By the way, if heating is performed before the metal foil is pressed, the oxide on the surface of the metal foil is slightly removed, so that heating the metal foil is also an effective means. However, depending on the material of the metal foil to be pressed, there is a material for which heating of the metal foil is not necessarily effective, and specifically, Cu or a Cu alloy corresponds thereto. When heated at a temperature higher than 150 ° C, the Cu and Cu alloys are significantly reduced in rigidity, causing the metal foil to bend between the unwinding reel and the pressure roll, causing wrinkles during pressure bonding and causing defects. In particular, when using a metal foil of about several μm as a material such as a wiring board for forming fine wiring, excessive heating should be avoided, and even if heating is performed at a maximum of 150 ° C., preferably 100 ° C. Hereinafter, it is most preferable not to perform special heating.

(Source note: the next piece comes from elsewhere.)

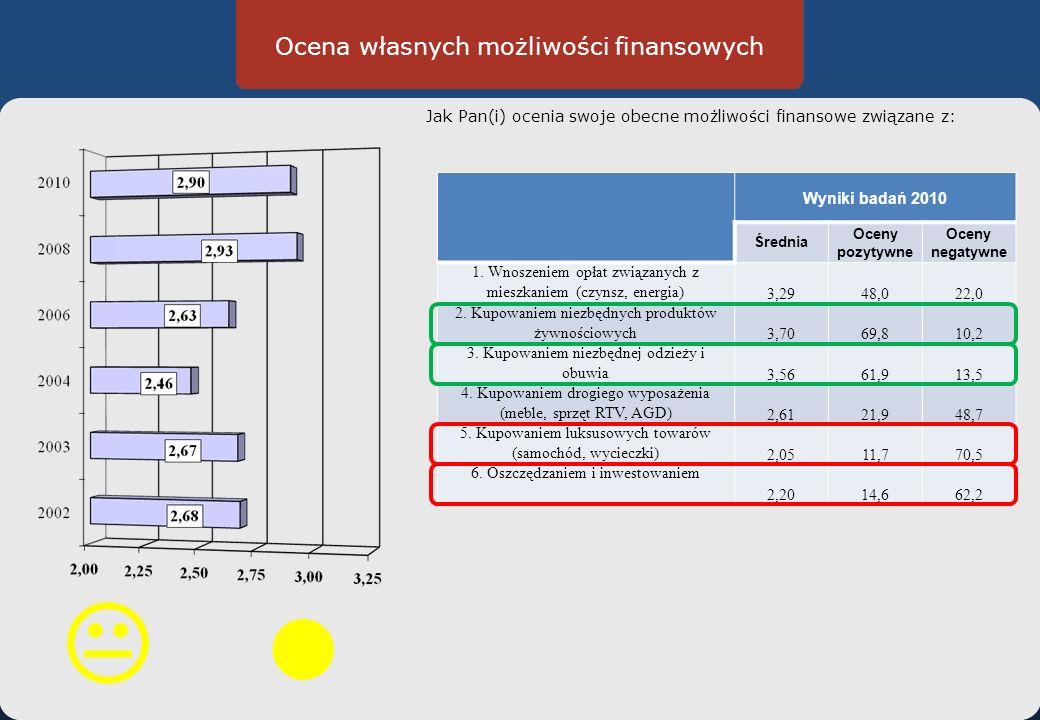 Ocena własnych możliwości finansowych Jak Pan(i) ocenia swoje obecne możliwości finansowe związane z: Wyniki badań 2010 Średnia Oceny pozytywne Oceny negatywne 1.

The group IVa metal has a relatively high melting point, and hardly diffuses with the metal foil in the heat history at a low temperature, but forms an extremely thin diffusion layer and the bonding becomes strong.
Therefore, after the roll bonding, heat treatment is performed at a low temperature, for example, and a diffusion layer (4) is actively formed with the metal foil (2) on at least one side as shown in FIG. Is effective. What is low temperature here
700 ° C or lower, above which the diffusion morphology changes dramatically, a thick diffusion layer is formed, which may adversely affect the etching barrier properties described below, , The metal foil may be deteriorated. Therefore, the heat treatment is desirably 700 ° C. or less. Note that even if the diffusion layer is formed by the heat treatment, the thickness of the oxygen-enriched layer hardly changes, and depending on the heat treatment conditions,
For example, an oxygen-enriched layer may be included in the diffusion layer or have the same thickness.

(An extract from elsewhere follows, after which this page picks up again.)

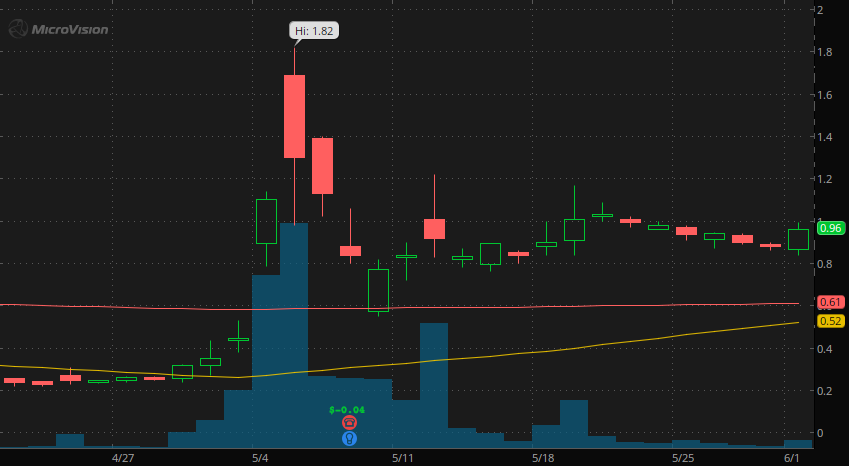 penny stocks to watch MicroVision (MVIS Stock Chart)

Further, by joining together metal foils having low solid solubility to the intermediate layer made of Group IVa metal, almost no solid solution is formed between the intermediate layer and the metal foil. Therefore, the laminated foil of the present invention has no residual melt during selective etching. However, when a metal foil having a solid solubility of more than 3 atomic% with the group IVa metal is used, a solid solution is formed between the intermediate layer and the metal foil. When the selective etching is performed, the boundary is formed and the boundary becomes unclear, and there is an undissolved portion, the etching time is long to completely remove them, or the etching proceeds unevenly, and the barrier property of the intermediate layer is lost. Such a problem arises. Therefore, the metal foil disposed on at least one surface of the intermediate layer is preferably a metal foil having a solid solubility with the IVa group metal of 3 atomic% or less. Preferably, a metal foil having a solid solubility of 1 atomic% or less with the group IVa metal is preferably used. The solid solubility referred to in the present invention is a value at room temperature.

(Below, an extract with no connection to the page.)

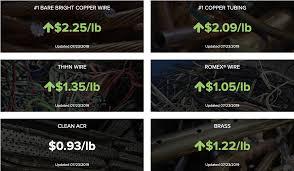 National Scrap Metal Prices Todays Scrap Prices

In addition, since the metal foils are combined with metal foils having almost no solid solubility as described above, even if the diffusion proceeds, a thin intermetallic compound layer is formed to further strengthen the bonding. Further, since this intermetallic compound layer is so thin that it does not pose a problem during selective etching, an intermetallic compound may be present between the intermediate layer and the metal foil. Here, when the thickness of the intermetallic compound layer exceeds 1 μm, the selective etching property is remarkably deteriorated, and the mechanical properties are adversely affected. In particular, problems such as undissolved residue occur at the time of removal. In addition,
With respect to these advantages, a similar effect can be obtained with a metal containing a Group IVa metal as a main component.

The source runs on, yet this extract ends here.